EXERCISE BRIEF: How many lines in the records below contain the word "charging"? Reply with the number alone.

EXTRACTED MATERIAL:
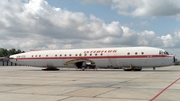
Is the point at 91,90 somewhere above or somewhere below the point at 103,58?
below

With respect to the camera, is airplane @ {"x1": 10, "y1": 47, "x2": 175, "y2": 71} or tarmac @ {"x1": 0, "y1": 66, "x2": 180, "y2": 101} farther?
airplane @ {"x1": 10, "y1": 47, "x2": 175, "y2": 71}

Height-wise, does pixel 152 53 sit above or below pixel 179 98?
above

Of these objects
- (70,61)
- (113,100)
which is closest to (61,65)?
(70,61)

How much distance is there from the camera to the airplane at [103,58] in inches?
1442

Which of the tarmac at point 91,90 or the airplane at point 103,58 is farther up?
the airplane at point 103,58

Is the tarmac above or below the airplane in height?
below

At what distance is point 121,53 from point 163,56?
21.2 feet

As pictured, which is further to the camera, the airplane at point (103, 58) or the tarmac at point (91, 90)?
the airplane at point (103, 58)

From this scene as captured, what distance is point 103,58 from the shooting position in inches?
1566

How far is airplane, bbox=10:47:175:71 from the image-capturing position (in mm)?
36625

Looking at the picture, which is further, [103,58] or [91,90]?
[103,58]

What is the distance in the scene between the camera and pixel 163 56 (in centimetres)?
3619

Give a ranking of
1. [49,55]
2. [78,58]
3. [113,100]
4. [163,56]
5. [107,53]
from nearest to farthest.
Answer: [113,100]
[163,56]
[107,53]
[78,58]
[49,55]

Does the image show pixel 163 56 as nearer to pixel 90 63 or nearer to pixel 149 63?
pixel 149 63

---

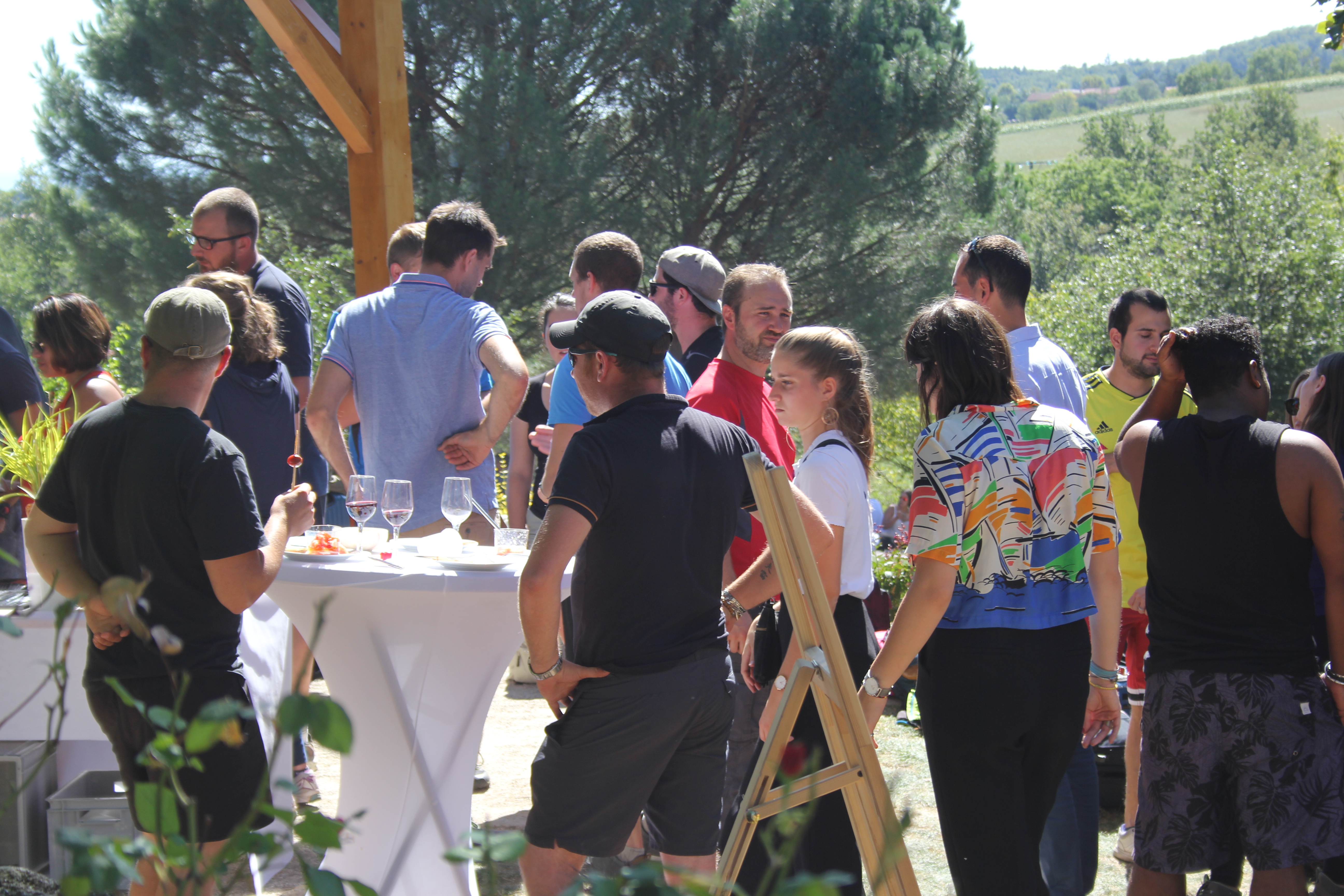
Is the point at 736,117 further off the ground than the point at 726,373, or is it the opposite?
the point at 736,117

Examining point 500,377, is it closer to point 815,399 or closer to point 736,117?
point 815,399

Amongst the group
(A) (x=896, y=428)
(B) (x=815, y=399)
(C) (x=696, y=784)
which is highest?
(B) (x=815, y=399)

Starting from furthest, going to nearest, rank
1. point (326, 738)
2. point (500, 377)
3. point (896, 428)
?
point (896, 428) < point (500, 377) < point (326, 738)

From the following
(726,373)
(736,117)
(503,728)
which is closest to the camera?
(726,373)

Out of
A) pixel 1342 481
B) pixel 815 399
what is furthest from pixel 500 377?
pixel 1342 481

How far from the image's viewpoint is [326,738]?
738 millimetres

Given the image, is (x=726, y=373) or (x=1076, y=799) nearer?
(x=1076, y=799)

--

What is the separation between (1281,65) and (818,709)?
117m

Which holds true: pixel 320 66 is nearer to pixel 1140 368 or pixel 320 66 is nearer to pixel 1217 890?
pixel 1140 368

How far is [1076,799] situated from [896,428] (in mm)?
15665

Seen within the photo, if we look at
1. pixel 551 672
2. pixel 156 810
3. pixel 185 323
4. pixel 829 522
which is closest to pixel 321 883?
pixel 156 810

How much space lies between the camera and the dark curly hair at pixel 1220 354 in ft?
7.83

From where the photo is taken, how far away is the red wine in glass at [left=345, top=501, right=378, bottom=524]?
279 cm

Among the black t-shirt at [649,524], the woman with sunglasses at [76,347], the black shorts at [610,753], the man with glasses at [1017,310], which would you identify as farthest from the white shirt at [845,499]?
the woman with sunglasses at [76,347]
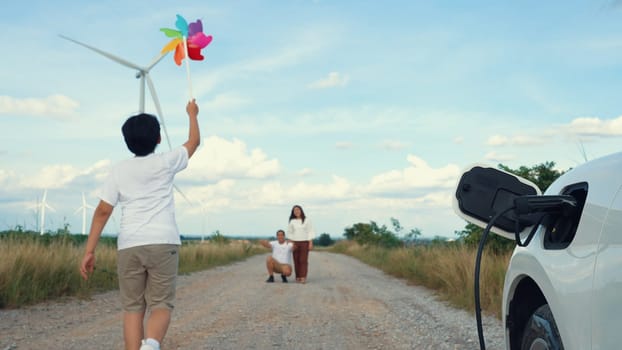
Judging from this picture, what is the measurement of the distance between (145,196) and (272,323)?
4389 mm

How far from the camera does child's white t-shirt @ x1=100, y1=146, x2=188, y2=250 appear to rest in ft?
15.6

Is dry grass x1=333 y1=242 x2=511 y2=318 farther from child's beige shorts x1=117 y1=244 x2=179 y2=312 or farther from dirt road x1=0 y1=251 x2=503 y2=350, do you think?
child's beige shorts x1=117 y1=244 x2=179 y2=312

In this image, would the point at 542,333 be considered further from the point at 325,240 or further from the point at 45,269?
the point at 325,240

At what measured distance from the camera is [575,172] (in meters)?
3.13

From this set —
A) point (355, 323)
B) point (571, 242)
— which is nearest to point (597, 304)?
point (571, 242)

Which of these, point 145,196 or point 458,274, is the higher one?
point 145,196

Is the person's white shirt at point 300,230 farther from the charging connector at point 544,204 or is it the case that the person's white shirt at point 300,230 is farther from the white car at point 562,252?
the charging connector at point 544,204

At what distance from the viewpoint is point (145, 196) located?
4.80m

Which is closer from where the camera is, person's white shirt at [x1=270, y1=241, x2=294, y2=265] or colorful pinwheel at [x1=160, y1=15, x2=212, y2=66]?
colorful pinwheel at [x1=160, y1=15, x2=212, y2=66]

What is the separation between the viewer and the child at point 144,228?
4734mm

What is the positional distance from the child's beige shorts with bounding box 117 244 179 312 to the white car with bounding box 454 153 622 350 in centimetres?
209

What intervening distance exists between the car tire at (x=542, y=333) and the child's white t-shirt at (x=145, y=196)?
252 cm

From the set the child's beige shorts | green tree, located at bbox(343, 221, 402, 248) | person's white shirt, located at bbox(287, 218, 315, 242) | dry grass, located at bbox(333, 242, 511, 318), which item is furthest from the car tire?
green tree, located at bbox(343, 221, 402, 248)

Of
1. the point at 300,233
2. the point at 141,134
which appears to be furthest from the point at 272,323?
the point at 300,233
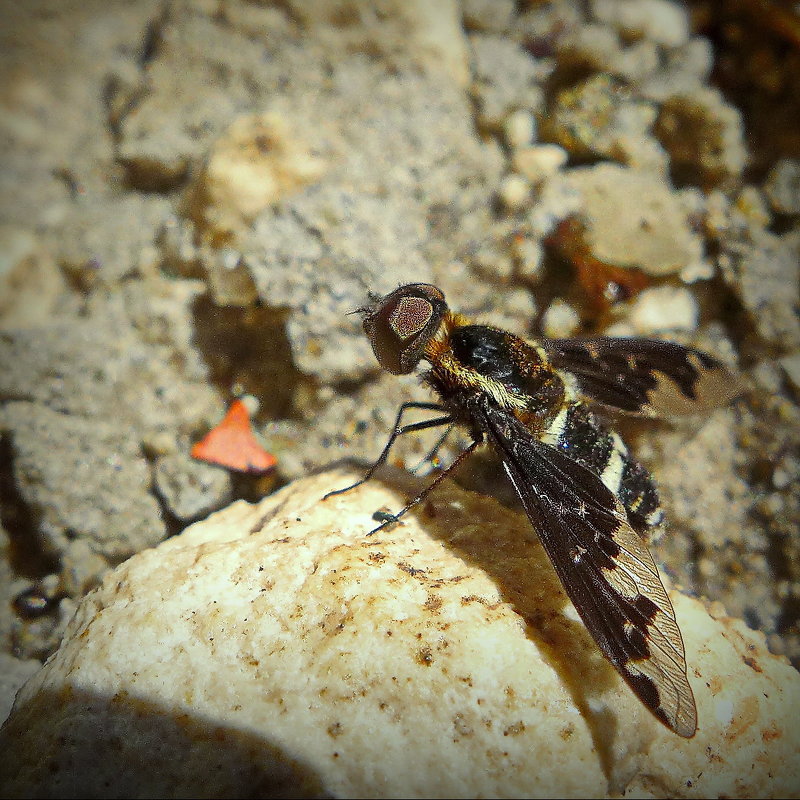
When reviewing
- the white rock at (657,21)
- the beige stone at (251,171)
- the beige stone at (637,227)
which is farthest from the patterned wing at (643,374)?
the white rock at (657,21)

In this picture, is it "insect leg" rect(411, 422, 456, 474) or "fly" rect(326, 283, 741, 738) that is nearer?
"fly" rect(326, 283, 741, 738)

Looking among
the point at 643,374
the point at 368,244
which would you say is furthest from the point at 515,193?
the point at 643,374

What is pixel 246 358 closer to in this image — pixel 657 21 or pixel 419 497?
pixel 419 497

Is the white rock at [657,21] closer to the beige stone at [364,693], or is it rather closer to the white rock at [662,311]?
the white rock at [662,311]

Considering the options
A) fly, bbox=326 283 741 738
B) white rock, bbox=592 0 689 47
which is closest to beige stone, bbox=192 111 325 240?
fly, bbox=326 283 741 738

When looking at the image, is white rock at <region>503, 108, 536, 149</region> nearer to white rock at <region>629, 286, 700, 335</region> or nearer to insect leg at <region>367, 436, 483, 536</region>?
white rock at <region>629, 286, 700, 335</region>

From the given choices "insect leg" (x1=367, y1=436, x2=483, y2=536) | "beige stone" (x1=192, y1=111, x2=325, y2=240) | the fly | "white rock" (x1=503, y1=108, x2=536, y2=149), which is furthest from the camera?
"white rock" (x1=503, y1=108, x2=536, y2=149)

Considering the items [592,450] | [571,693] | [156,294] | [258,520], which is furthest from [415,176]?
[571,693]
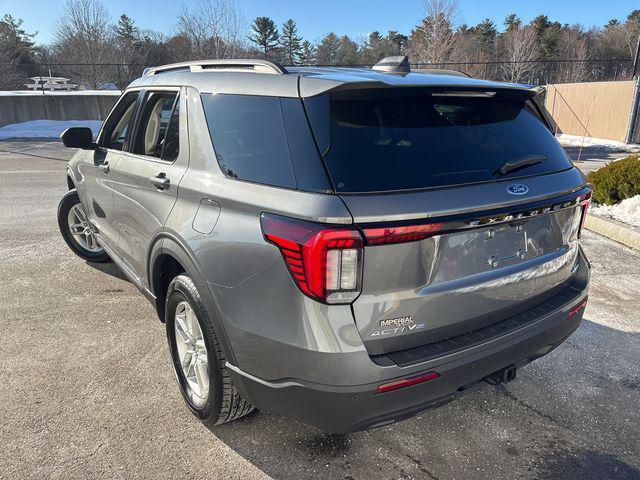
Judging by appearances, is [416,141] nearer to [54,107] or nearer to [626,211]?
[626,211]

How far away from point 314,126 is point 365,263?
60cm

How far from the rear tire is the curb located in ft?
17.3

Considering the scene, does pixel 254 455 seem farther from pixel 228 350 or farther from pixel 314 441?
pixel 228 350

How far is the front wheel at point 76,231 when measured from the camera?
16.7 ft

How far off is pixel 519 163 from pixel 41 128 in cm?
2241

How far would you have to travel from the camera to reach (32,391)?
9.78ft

TASK RESPONSE: 2